Je vous livre ici, pour l’exemple, le début du plan que j’ai utilisé pour mon roman J’irai tuer pour vous, afin de vous donner une idée du niveau de détail dans lequel j’entre à cette étape. Vous remarquerez aussi les couleurs assignées aux différents points de vue.

LIVRE PREMIER : « EL FURIBUNDO »

1. 7 juin 1985, Argentine : Dernière mission de Marc comme mercenaire. La mission finit mal (il sauve une petite fille et sa mère alors qu’il n’était pas là pour ça – la mère se fait tuer par leurs poursuivants). Il s’enfuit…

2. 7 décembre 1985, Paris : Attentats du Printemps et des Galeries Lafayette. Partie 1 (on suit le point de vue d’un personnage médecin).

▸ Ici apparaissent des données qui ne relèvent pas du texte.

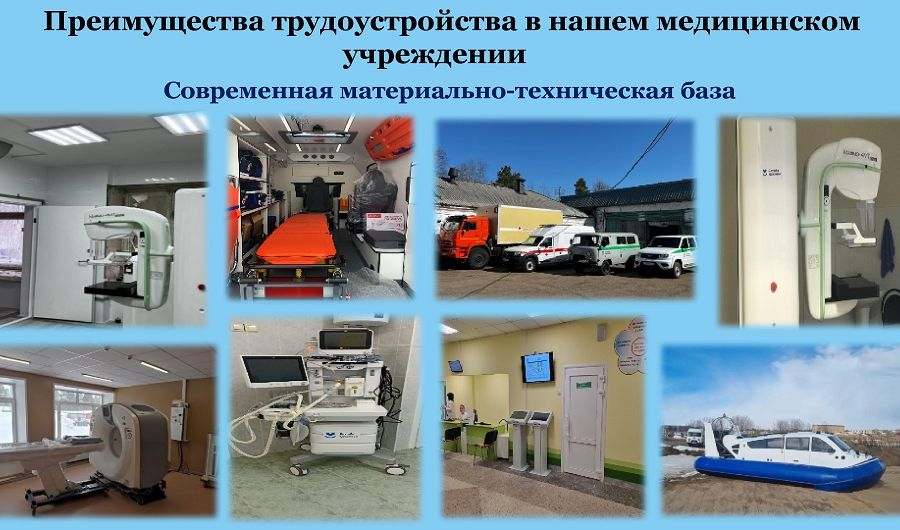 Преимущества трудоустройства в нашем медицинском учреждении

Современная материально-техническая база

3. Carnet Masson n°1 : 12 ans, Bolivie, scène de la mort du cheval de son grand-père, premier contact de Marc avec l’acte de tuer. La scène commence par « Je m’appelle Marc Dasson et je suis un assassin….»

4. 7 décembre 1985, Paris : Attentats de Paris, partie 2

5. 8 décembre1985, Montevideo : Des mois après sa mission ratée en Argentine, Marc s’est enfui et a trouvé du travail à Montevideo, usine de trafic de viande. Il entend parler des attentats en France. Le portail de son entrepôt est de nouveau cadenassé (son patron ne paye plus le loyer). Marc roué de coup par les ouvriers du propriétaire. Il perd connaissance…

6. 8 décembre 1985, Paris : Olivier Dartan, de la DGSE, assiste à une réunion de crise place Beauvau. Les différents services n’ont aucune piste. Dartan, plus malin que les autres, évoque toutefois les otages au Liban et donc Eurodif…

7. Carnet Masson 2 : 13 ans, accident du père à Lorient : Marc et sa sœur l’apprennent en rentrant de l’école.

8. 8 décembre 1985, Paris : Rencontre entre « Ali » et « Abdel » dans le sous-sol d’un restaurant du 18e, pour structurer la logistique des prochains attentats. Abdel demande à Hassan de recruter de nouveaux membres à Paris…

9. 8 décembre 1985, Montevideo : Marc se réveille dans le caniveau deux cents mètres plus loin…  Il n’a plus rien, plus de papiers, plus d’argent… Sauvé par un prêtre qui l’héberge dans son église.